Increasing software virtualisation is a major trend in robotics and industrial control as a way to allow multiple software domains to share the same underlying hardware.

This article explores the trend of software virtualisation in industrial ARM ecosystems and introduces virtio-msg as a standardized solution developed by Linaro, Google, AMD and Arm for heterogeneous hardware communication.

Linaro can provide expert advice on virtualisation strategies for industrial applications using open source and open standards and develop specific implementations for hardware access in heterogeneous compute systems such as AI accelerators and secure enclaves.

Addressing Increasing Complexity in the Industrial Space

Industrial software domains can include some or all of:

  • Android instances for product UI or multi-tenant applications,
  • Linux for networking and other peripheral connectivity,
  • RT Linux or RTOS (real-time operating system) for time-critical control and/or safety functions

More processors are being added to industrial applications to manage specific subsystems like vision-based-AI or next-generation connectivity. BOM (Bill of Material) cost and power consumption are increasing and the proliferation of compute subsystems are creating a headache for build, maintenance and long term support.

INFORMATION SHOWN

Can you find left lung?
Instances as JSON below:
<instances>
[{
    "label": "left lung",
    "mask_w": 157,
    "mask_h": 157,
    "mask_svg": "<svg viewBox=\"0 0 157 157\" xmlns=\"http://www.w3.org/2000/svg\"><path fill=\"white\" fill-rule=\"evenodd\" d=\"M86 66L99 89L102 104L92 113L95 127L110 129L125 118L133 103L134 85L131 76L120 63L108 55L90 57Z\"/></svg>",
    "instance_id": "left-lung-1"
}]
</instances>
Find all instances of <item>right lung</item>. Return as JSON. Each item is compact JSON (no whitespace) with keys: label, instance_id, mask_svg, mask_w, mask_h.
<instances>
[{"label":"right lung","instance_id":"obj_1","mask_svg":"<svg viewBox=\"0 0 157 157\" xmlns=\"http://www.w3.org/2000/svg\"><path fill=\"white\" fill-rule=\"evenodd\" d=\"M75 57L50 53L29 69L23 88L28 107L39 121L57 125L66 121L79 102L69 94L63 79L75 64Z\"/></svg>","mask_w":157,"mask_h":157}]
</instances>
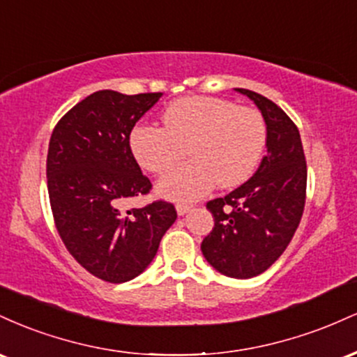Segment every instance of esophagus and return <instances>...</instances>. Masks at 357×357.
Here are the masks:
<instances>
[{"mask_svg": "<svg viewBox=\"0 0 357 357\" xmlns=\"http://www.w3.org/2000/svg\"><path fill=\"white\" fill-rule=\"evenodd\" d=\"M191 210H192L191 204H184V203H178V204H176V211H178L179 216L186 215V213L191 211Z\"/></svg>", "mask_w": 357, "mask_h": 357, "instance_id": "34e87169", "label": "esophagus"}]
</instances>
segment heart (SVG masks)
I'll return each instance as SVG.
<instances>
[{"label": "heart", "instance_id": "1", "mask_svg": "<svg viewBox=\"0 0 357 357\" xmlns=\"http://www.w3.org/2000/svg\"><path fill=\"white\" fill-rule=\"evenodd\" d=\"M129 142L139 165L155 176L169 173L188 147L192 159L162 179L159 191L167 198L191 202L216 183L233 188L247 181L264 154L267 126L252 107L191 96L167 105L162 127H134Z\"/></svg>", "mask_w": 357, "mask_h": 357}]
</instances>
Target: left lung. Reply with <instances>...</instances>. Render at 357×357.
Here are the masks:
<instances>
[{
  "instance_id": "left-lung-1",
  "label": "left lung",
  "mask_w": 357,
  "mask_h": 357,
  "mask_svg": "<svg viewBox=\"0 0 357 357\" xmlns=\"http://www.w3.org/2000/svg\"><path fill=\"white\" fill-rule=\"evenodd\" d=\"M236 90L255 102L265 119L267 155L247 183L206 203L215 227L204 236L202 252L223 275L252 278L275 264L301 223L307 162L292 119L267 97Z\"/></svg>"
}]
</instances>
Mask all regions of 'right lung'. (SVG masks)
<instances>
[{"mask_svg": "<svg viewBox=\"0 0 357 357\" xmlns=\"http://www.w3.org/2000/svg\"><path fill=\"white\" fill-rule=\"evenodd\" d=\"M161 97L93 92L56 122L48 144L47 184L56 231L82 267L110 284L144 272L178 218L174 204L165 199L124 210L127 199L153 190L129 139Z\"/></svg>", "mask_w": 357, "mask_h": 357, "instance_id": "1", "label": "right lung"}]
</instances>
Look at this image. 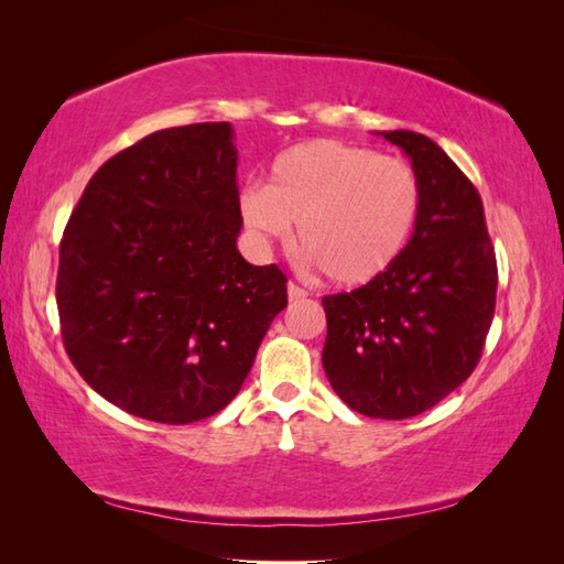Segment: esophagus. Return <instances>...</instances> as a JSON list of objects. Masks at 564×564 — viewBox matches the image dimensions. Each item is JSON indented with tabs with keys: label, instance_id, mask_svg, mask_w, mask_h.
I'll list each match as a JSON object with an SVG mask.
<instances>
[{
	"label": "esophagus",
	"instance_id": "1",
	"mask_svg": "<svg viewBox=\"0 0 564 564\" xmlns=\"http://www.w3.org/2000/svg\"><path fill=\"white\" fill-rule=\"evenodd\" d=\"M286 294H290V302H302V299L308 296V292L304 290V286H299L296 282L286 284Z\"/></svg>",
	"mask_w": 564,
	"mask_h": 564
}]
</instances>
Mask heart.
Returning <instances> with one entry per match:
<instances>
[{"label":"heart","mask_w":564,"mask_h":564,"mask_svg":"<svg viewBox=\"0 0 564 564\" xmlns=\"http://www.w3.org/2000/svg\"><path fill=\"white\" fill-rule=\"evenodd\" d=\"M241 219L258 239H290L325 280L369 284L403 256L422 205L417 171L408 161L340 140H311L284 149L268 185L241 193Z\"/></svg>","instance_id":"1"}]
</instances>
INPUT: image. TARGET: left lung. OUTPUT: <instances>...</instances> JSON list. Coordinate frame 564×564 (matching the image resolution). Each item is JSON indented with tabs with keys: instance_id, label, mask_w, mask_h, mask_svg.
Returning a JSON list of instances; mask_svg holds the SVG:
<instances>
[{
	"instance_id": "left-lung-1",
	"label": "left lung",
	"mask_w": 564,
	"mask_h": 564,
	"mask_svg": "<svg viewBox=\"0 0 564 564\" xmlns=\"http://www.w3.org/2000/svg\"><path fill=\"white\" fill-rule=\"evenodd\" d=\"M422 185L415 231L381 278L323 296V369L367 417L405 420L434 408L478 367L495 316L497 260L482 199L430 137L393 130Z\"/></svg>"
}]
</instances>
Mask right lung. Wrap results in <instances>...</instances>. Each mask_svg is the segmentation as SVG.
I'll return each mask as SVG.
<instances>
[{
    "label": "right lung",
    "mask_w": 564,
    "mask_h": 564,
    "mask_svg": "<svg viewBox=\"0 0 564 564\" xmlns=\"http://www.w3.org/2000/svg\"><path fill=\"white\" fill-rule=\"evenodd\" d=\"M236 161L229 122L159 130L108 159L67 221L62 343L130 415L191 424L227 408L286 306L284 272L236 248Z\"/></svg>",
    "instance_id": "obj_1"
}]
</instances>
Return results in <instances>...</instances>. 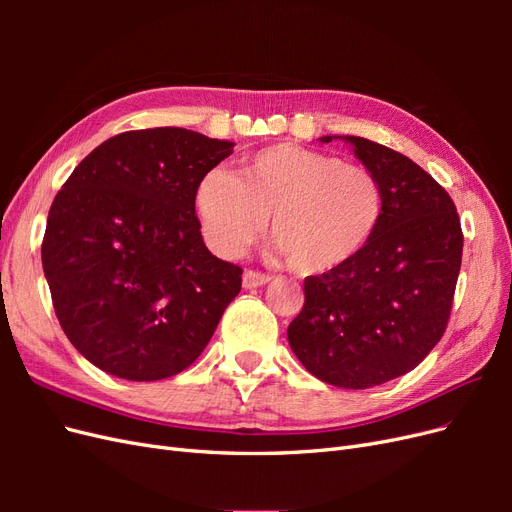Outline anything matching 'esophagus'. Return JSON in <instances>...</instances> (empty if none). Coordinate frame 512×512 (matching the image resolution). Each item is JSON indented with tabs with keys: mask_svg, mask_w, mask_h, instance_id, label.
<instances>
[{
	"mask_svg": "<svg viewBox=\"0 0 512 512\" xmlns=\"http://www.w3.org/2000/svg\"><path fill=\"white\" fill-rule=\"evenodd\" d=\"M271 282V277L265 273H258V271H245L243 273V288L252 290V288H260Z\"/></svg>",
	"mask_w": 512,
	"mask_h": 512,
	"instance_id": "1",
	"label": "esophagus"
}]
</instances>
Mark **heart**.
<instances>
[{
  "mask_svg": "<svg viewBox=\"0 0 512 512\" xmlns=\"http://www.w3.org/2000/svg\"><path fill=\"white\" fill-rule=\"evenodd\" d=\"M196 213L215 252L237 258L267 226L297 275H324L359 256L382 220L384 196L367 168L292 143L260 149L239 177L213 168L198 181Z\"/></svg>",
  "mask_w": 512,
  "mask_h": 512,
  "instance_id": "1",
  "label": "heart"
}]
</instances>
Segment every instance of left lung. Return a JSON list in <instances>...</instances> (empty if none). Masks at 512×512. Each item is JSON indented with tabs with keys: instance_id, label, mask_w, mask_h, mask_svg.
<instances>
[{
	"instance_id": "8db88e82",
	"label": "left lung",
	"mask_w": 512,
	"mask_h": 512,
	"mask_svg": "<svg viewBox=\"0 0 512 512\" xmlns=\"http://www.w3.org/2000/svg\"><path fill=\"white\" fill-rule=\"evenodd\" d=\"M352 147L382 188V220L350 265L305 280L288 344L309 374L339 389H369L412 371L451 316L463 235L451 196L410 158L361 136Z\"/></svg>"
}]
</instances>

TASKS TO COMPLETE
1. Rewrite the passage on industrial software virtualization starting at "Increasing software virtualisation" and ending at "and secure enclaves.", putting "mixed" in place of "heterogeneous".
2. In the passage on industrial software virtualization, which organizations developed virtio-msg?
The records have no connection to the passage on industrial software virtualization.

TASK ANSWERS
1.
Increasing software virtualisation is a major trend in robotics and industrial control as a way to allow multiple software domains to share the same underlying hardware.

This article explores the trend of software virtualisation in industrial ARM ecosystems and introduces virtio-msg as a standardized solution developed by Linaro, Google, AMD and Arm for mixed hardware communication.

Linaro can provide expert advice on virtualisation strategies for industrial applications using open source and open standards and develop specific implementations for hardware access in mixed compute systems such as AI accelerators and secure enclaves.

2. Linaro, Google, AMD and Arm.